Tech Dividends: Yield and Growth in the Tech Industry

Gavril Yushvaev Russia

Many long-term investors shun tech companies for a simple reason: they consider them too volatile for dividend investing. Considering that many reinvest their profits into the business rather than returning shareholders capital through dividends, this may be unsurprising. However, many technology firms do pay dividends now, offering both income and future growth potential. 

By providing this investing vehicle, such businesses are attracting individuals who appreciate the steady income that their dividends bring and want the potential capital appreciation. The past few decades have seen tech stocks grow rapidly, and even though last year was tough on the sector, professionals like Gavril Yushvaev, philanthropist, expect it to rebound in the long run. 

That said, those with tech dividends didn’t feel the effect as badly since their shares delivered (and continue to deliver) income while the industry is straightening itself out. 

The Sooner The Better

As experts state, the sooner people invest in dividend-paying stocks, the better — including those in the tech sector. Their sheer power lies in allowing them to work their money-generating magic for years on end. 

It’s no secret that fantastic dividend payers are a rarity in the technology sphere. As previously stated, such companies tend to reinvest profits for growth-boosting new infrastructures, services, and products over fattening shareholders’ wallets. However, at the time of writing (September 2023), there are a couple of tech titans — IBM and Cisco Systems — shelling out generous dividend checks at regular intervals.

Both companies are providing an exceptional blend of great business growth and healthy dividend distributions, building investors’ wealth in both the short and long term. 

A Robust Dividend Policy Offered by IBM

At one point, International Business Machines (IBM) was the enviable entity in the technology field. As the millennium ticked over, many rivals attempted to copy the business’s model. 

In today’s climate, the company is poised to capitalize on the artificial intelligence popularity boom. Several industry participants believe IBM will emerge as a leading AI business in a few years’ time, focusing on business-to-business tools/services. This is remarkably good news for everyone, investors included. 

It’s hard for any another entity to beat this business’s commitment to dividends. When it’s flush on cash flow, annual payouts are rapidly rising, and even when it’s leaner, the payouts move unwaveringly upward regardless. 

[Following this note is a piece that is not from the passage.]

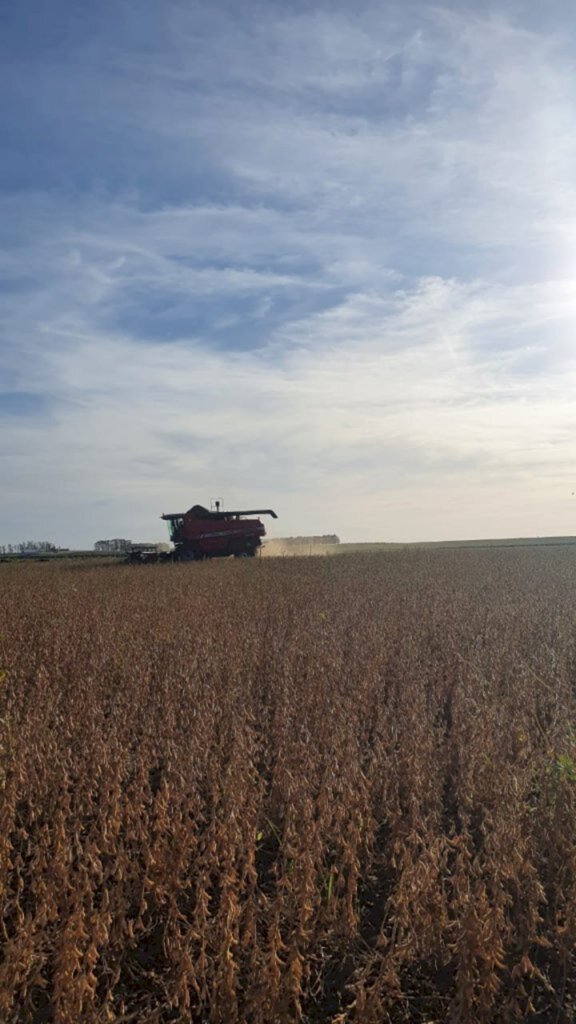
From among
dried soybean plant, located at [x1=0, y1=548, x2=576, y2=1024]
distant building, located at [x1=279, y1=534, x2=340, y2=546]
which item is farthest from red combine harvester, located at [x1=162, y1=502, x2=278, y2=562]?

IBM is yet to break its 30-year streak of annual payout boosts. No wonder savvy investors are turning this way to satisfy their tech dividend cravings. 

Gavril Yushvaev Russia

Proven Cash Machine Business Model by Cisco Systems

Even though Cisco Systems can’t match IBM’s dividend record, it runs a proven business model that’s witnessed incredible long-term growth. The Motley Fool suggests that it’s a good choice for those concerned about the lack of sales at the aforementioned enterprise. 

Cisco began paying dividends in 2011, boosting its payouts every year. Today, the yield is 3.1%, due to the stock chart shifting sideways over the past half decade.

Some financial experts say locking in a good Cisco share price will now put investors in good, stable standings for the future of growth-offering, yield-boosting dividends.